Other FreeCon columnists
Many other Freedom Conservatism signatories write regular columns for newspapers and magazines. For example:
Independent Institute president and talk show host Jon Caldara writes a column for the Denver Gazette and the Colorado Springs Gazette.
Quin Hillyer is deputy commentary editor and columnist for the Washington Examiner.

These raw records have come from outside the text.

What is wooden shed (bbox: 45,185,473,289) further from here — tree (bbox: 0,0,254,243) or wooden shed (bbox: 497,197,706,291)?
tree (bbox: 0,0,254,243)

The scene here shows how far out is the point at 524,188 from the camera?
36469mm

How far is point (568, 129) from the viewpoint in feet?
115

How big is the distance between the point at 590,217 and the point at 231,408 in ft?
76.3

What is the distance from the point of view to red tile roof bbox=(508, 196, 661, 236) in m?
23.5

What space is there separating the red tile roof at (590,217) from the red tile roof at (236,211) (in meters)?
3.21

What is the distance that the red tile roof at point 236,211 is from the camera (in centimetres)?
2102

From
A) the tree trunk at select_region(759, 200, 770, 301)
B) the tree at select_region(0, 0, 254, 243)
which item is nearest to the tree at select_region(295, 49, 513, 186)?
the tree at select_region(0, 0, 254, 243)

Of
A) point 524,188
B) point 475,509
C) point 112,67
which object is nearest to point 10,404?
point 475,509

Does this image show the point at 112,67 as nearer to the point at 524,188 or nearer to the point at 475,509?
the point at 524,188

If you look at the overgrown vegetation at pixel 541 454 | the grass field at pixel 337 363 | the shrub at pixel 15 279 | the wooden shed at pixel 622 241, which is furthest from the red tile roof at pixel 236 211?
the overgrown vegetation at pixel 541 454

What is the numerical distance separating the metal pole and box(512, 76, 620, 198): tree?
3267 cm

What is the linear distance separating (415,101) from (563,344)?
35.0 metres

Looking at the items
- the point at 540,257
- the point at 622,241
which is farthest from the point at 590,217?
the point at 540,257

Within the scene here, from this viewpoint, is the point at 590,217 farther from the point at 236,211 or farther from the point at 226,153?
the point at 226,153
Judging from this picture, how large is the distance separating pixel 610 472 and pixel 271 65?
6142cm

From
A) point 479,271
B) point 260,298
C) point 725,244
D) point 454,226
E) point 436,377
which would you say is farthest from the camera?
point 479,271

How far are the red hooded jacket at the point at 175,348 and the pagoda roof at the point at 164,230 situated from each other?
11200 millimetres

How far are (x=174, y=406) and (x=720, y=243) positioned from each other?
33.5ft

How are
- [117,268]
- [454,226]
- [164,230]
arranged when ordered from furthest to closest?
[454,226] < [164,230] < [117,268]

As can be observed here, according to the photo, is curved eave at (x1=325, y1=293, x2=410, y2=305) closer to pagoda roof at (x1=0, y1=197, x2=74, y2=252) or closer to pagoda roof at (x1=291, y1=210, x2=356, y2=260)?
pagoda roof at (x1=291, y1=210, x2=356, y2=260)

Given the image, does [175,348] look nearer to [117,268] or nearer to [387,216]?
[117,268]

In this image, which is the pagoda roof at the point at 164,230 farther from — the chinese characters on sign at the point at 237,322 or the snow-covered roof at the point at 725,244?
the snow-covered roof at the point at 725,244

His pieces also run in other papers such as the New Orleans Times-Picayune.
Pope Foundation president John Hood has written a syndicated column since 1986. It runs in the Winston-Salem Journal and 50 other papers in North Carolina.
Andrea Picciotti-Bayer, director of the Conscience Project, writes a regular column for the National Catholic Register.
A senior scholar at the Fund for American Studies, Donald Devine pens a monthly column for The American Spectator.
Matt Lewis, author of Filthy Rich Politicians and host of the “Matt Lewis and the News” podcast, is a senior columnist for The Daily Beast.
Patrick Gleason, vice president of State Affairs at Americans for Tax Reform, is a columnist for Forbes. Brian Blase of Paragon Health Institute is one of the regular contributors to the Forbes health care column, The Apothecary, led by Avik Roy of the Foundation for Research on Equal Opportunity.